NOTE: It is the responsibility of the coordinator to communicate with the nurse concerning PBS use, as some nurses will do this by default prior to transferring the tissue.
The majority of each tissue type should be fully submerged in RNAlater. Depending on the tissue size, either a 5 mL or 1.5 mL Eppendorf tube will be used. If the total tissue volume exceeds what can be accommodated in two 5 mL tubes of RNAlater, any remaining tissue should be flash-frozen immediately without prior exposure to RNAlater to preserve it for alternative processing methods.
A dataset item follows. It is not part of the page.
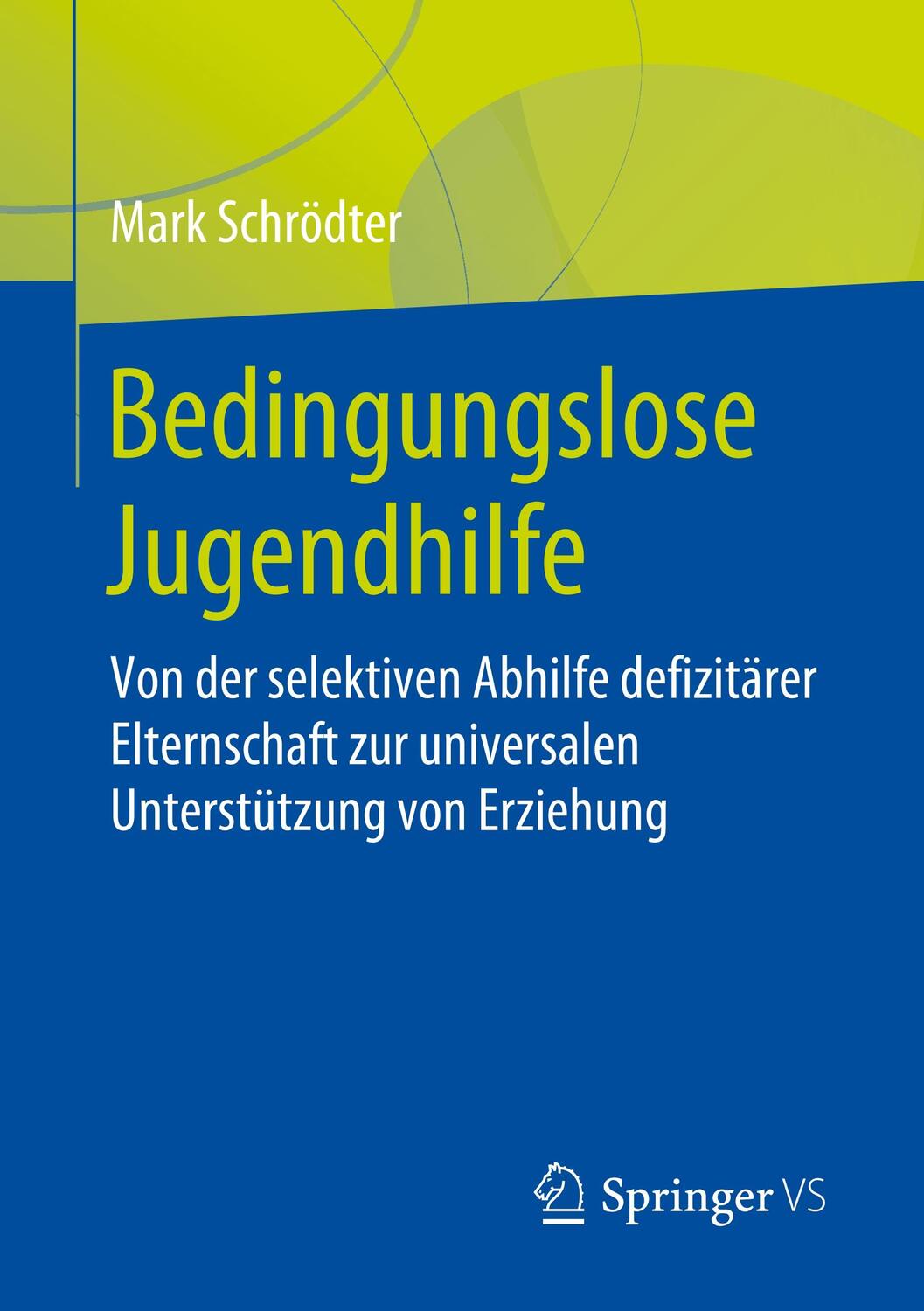 Cover: 9783658285357 | Bedingungslose Jugendhilfe | Mark Schrödter | Taschenbuch | 2020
Flash-frozen tissues must be placed on powdered dry ice for 2–3 minutes before being transferred to an Eppendorf tube.
Any tubes will be labeled with the research ID, date, biospecimen information, and if they were flushed with PBS (#) or processed in RNAlater solution (*).
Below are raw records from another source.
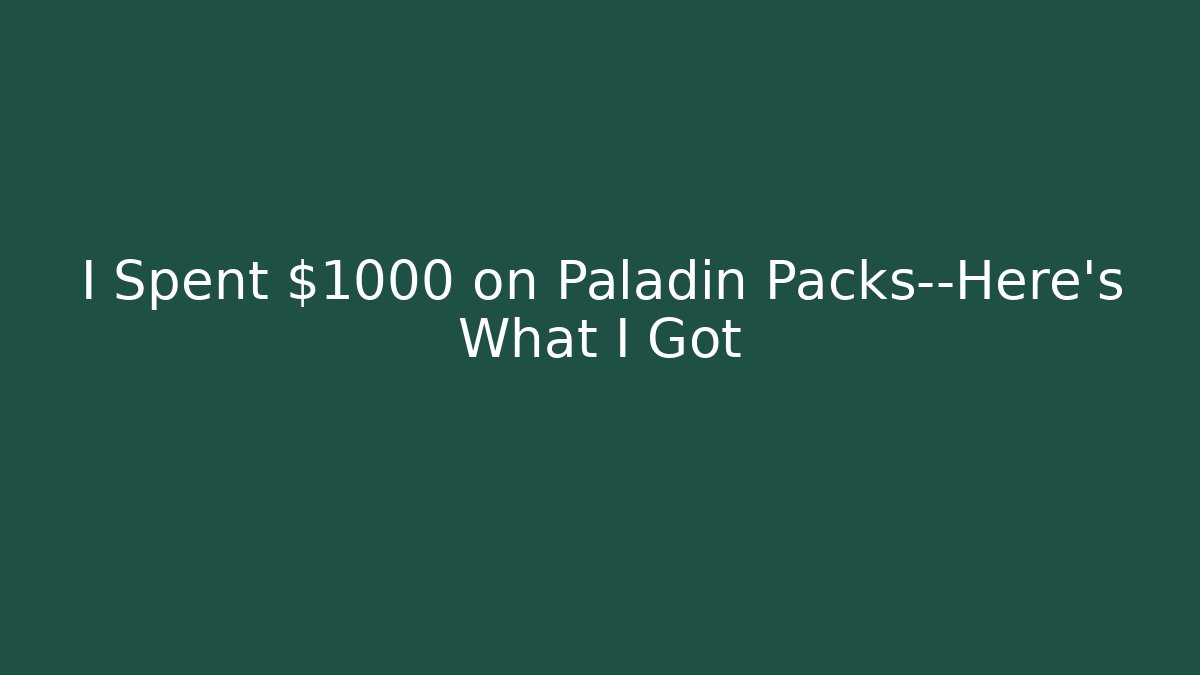 I Spent $1000 on Paladin Packs—Here's What I Got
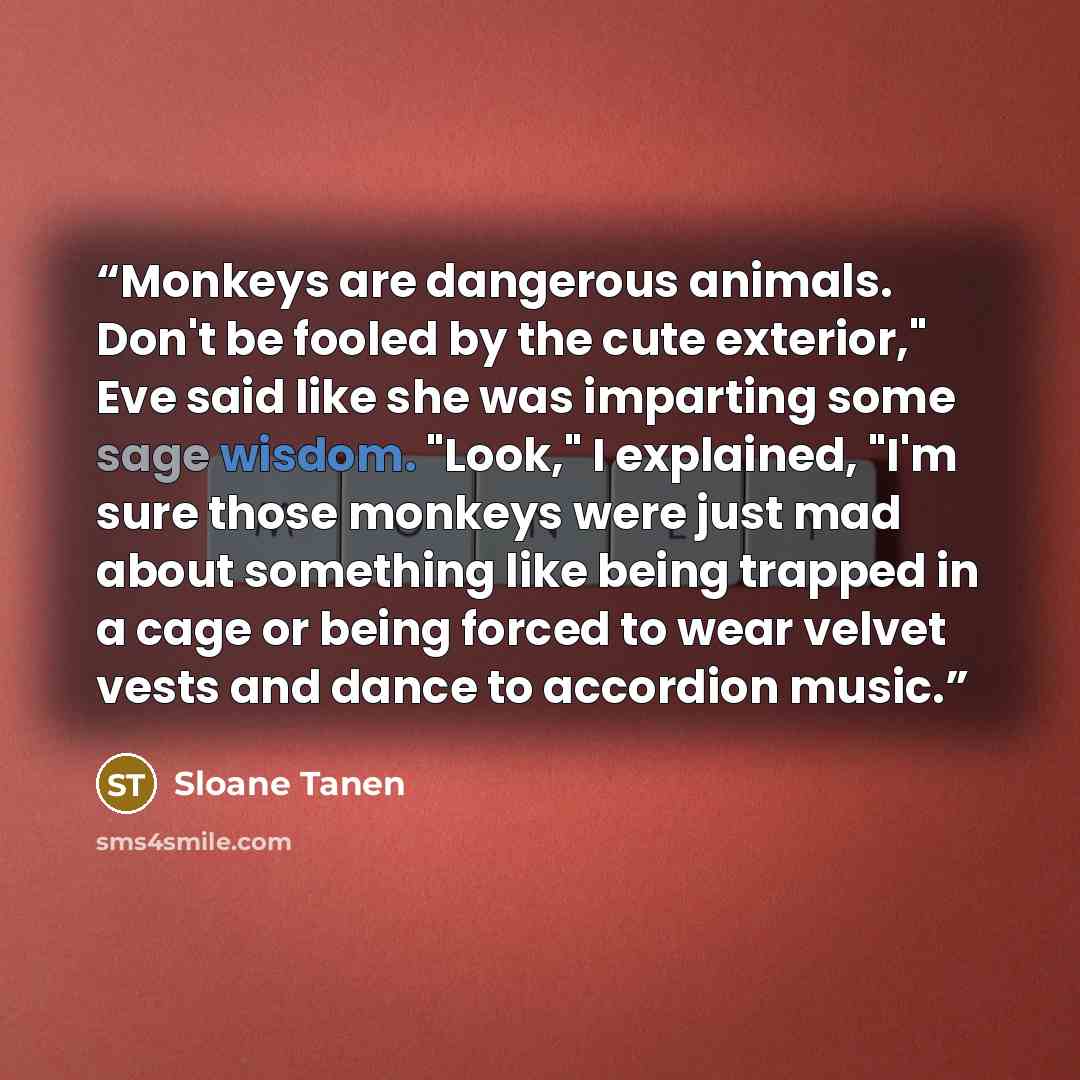 “Monkeys are dangerous animals. Don't be fooled by the cute exterior," Eve said like she was imparting some sage wisdom. "Look," I explained, "I'm sure those monkeys were just mad about something like being trapped in a cage or being forced to wear velvet vests and dance to accordion music.” quote by Sloane Tanen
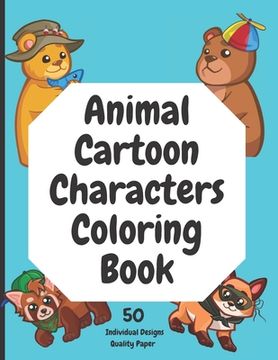 Animal Cartoon Characters Coloring Book 50 Individual Designs Quality Paper: 50 Quality individual designs This children's coloring book is full of ha (en Inglés)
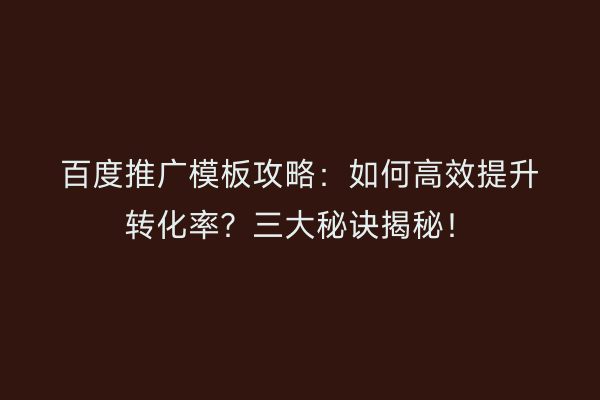 百度推广模板攻略：如何高效提升转化率？三大秘诀揭秘！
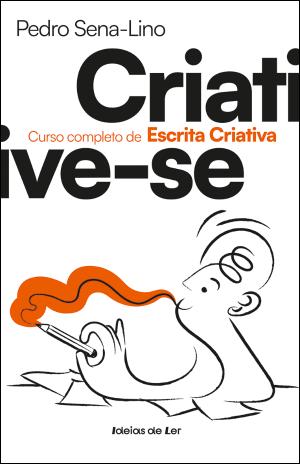 Criative-se - Curso Completo de Escrita Criativa (Paperback)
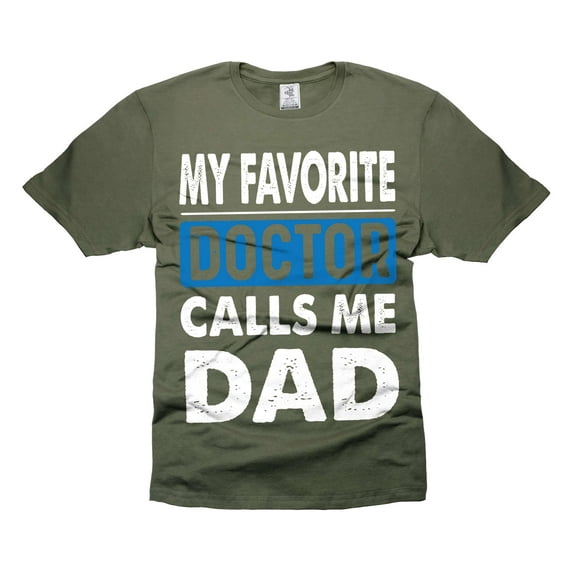 My Favorite Doctor Calls Me Dad Shirt Father's Day Dad Gifts Father Shirts Gift From Doctor (Large Military Green)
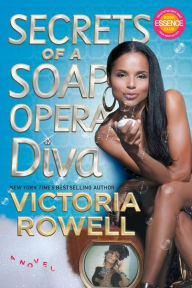 Title: Secrets of a Soap Opera Diva: A Novel, Author: Victoria Rowell
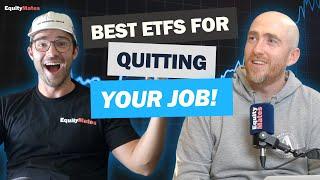 The Best ETFs For Quitting Your Job!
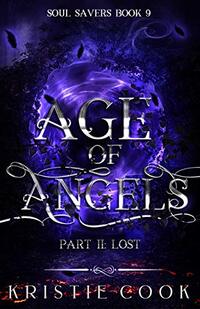 Age of Angels Part II: Lost (Soul Savers Book 9)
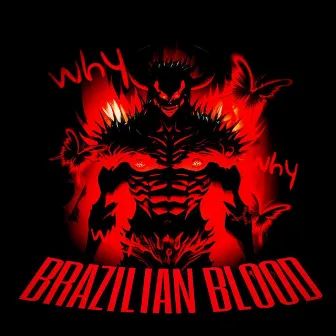 BRAZILIAN BLOOD by PINKWXRT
Label example: "01, MM/DD/YY, C.L #*, L4-5". In this instance, # indicates PBS was used, and * indicates RNALater was used.
Packing, Clean-up, and Transport - Day 1
Excess biofluids, TELFA, and petri dishes are disposed of in OR waste bins.
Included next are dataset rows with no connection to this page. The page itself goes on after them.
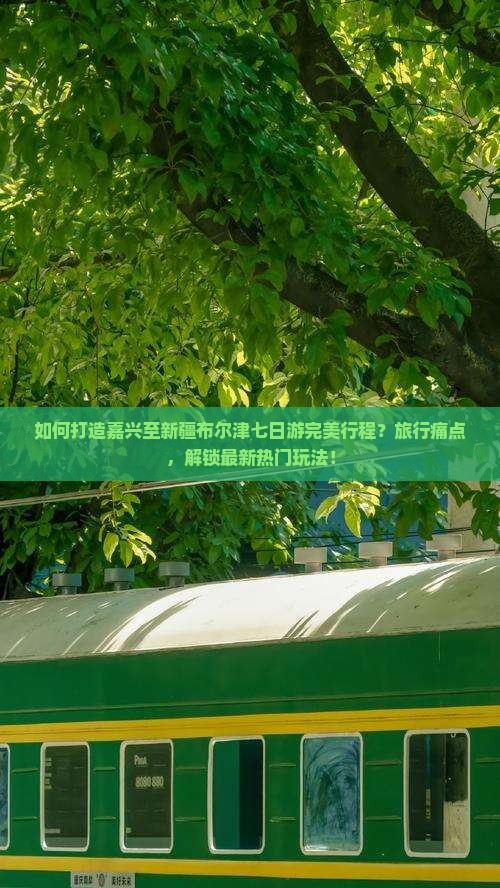 如何打造嘉兴至新疆布尔津七日游完美行程？旅行痛点，解锁最新热门玩法！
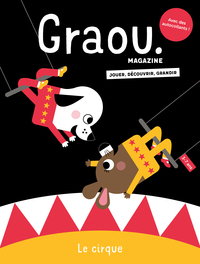 Magazine Graou n°57 - Le Cirque (déc 26-janv 27)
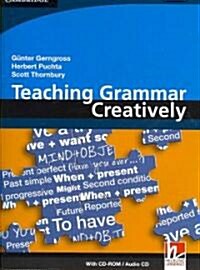 Teaching Grammar Creatively with CD-ROM/Audio CD (Package)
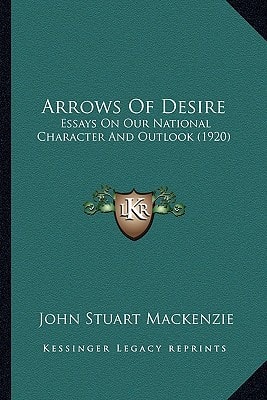 Arrows Of Desire: Essays On Our National Character And Outlook (1920)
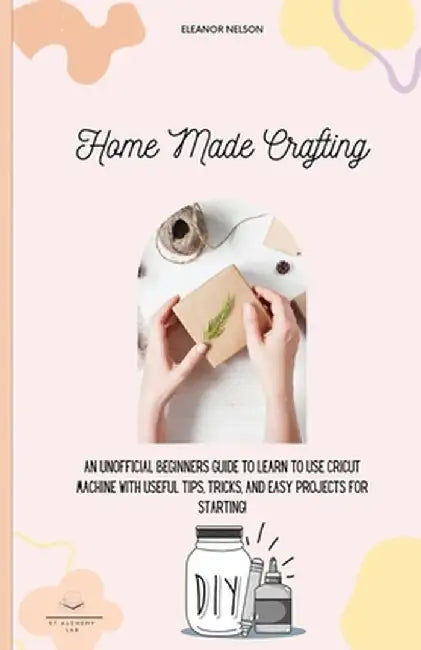 Home Made Crafting: An Unofficial Beginners Guide to Learn to Use Cricut Machine with Useful Tips, Tricks, and Easy Projects for Starting! by Eleanor Nelson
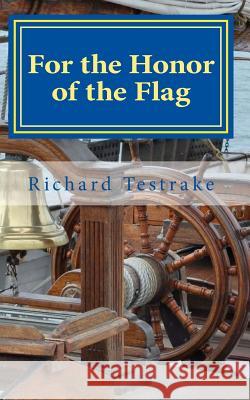 For the Honor of the Flag: A John Phillips Novel Richard Testrake 9781508788584 Createspace - książka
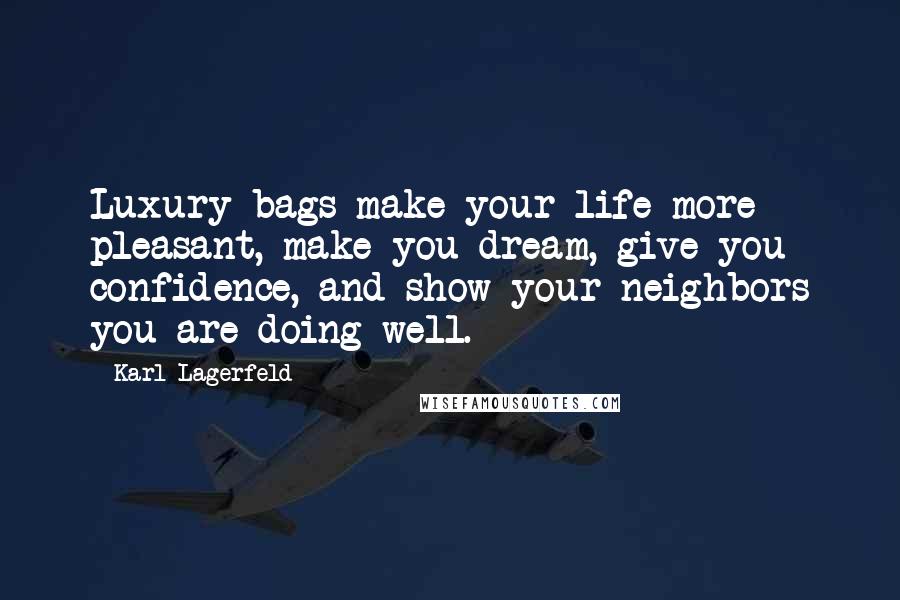 Karl Lagerfeld Quotes: Luxury bags make your life more pleasant, make you dream, give you confidence, and show your neighbors you are doing well.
Used tools and sharpies are placed into a large Ziplock bag and sealed, to be sterilized by research coordinators.
The dry ice cooler containing the biospecimen tubes, and Ziplock bag are taken with the research coordinator.
Upon exiting the OR, PPE research coordinator removes all PPE and take flash frozen biospecimens to the freezer, and any biospecimens placed in a refrigerator (4 Degrees C) for overnight treatment.
Tissues Collected for Research - Day 2-4
The research coordinators prepare the necessary materials and equipment, and retrieve the RNAlater-preserved samples from the refrigerator immediately before flash freezing.
To flash freeze samples:
Remove tissue section from RNAlater using tweezers
Place in powdered dry ice
Cover to freeze for 2-3 minutes
Flash frozen tissues are then transferred to a fresh Eppendorf tube, and the previous label (see Step 9) is re-written onto the new tube.
Packing, Clean-up, and Transport - Day 2
Excess biofluids, epitubes, and baggies are disposed of in hazardous waste bins.
Used tools and sharpies are placed into a large Ziploc bag and sealed, to be sterilized by research coordinators.
The dry ice cooler containing the biospecimen tubes, and Ziplock bag are taken with the research coordinator.
The research coordinator takes the flash frozen biospecimens from step 15.4 to the -80°C freezer.
Biospecimen Logging, Storage, and Shipment
All frozen biospecimen tubes collected from a research subject are placed into a cardboard cryo freezer box that is labeled on all sides with the study and PIs name. These boxes are stored in a secure -80°C freezer.
All biospecimen tubes are logged on a tissue storage log that resides within a protected data server. The following information is kept in the tissue log that resides within a protected data server. The following information is kept in the tissue log:
Research ID
Age
Sex
Race
Ethnicity
Medical History (both EMR retrieval and patient self-report during interview)
Images of the tissue within the OR (after flash freezing) are placed into designated folders on the protected data server for each subject.
Once 5 patient samples are stored, tissues to be shipped to UTD on dry ice, maintaining the standards outlined by the US Department of Transportation and Hazardous Material Regulations 49 CFR § 100-185. UTD team is notified of shipment and sent tracking information via email.
Tissue is logged and stored at -80°C upon arrival.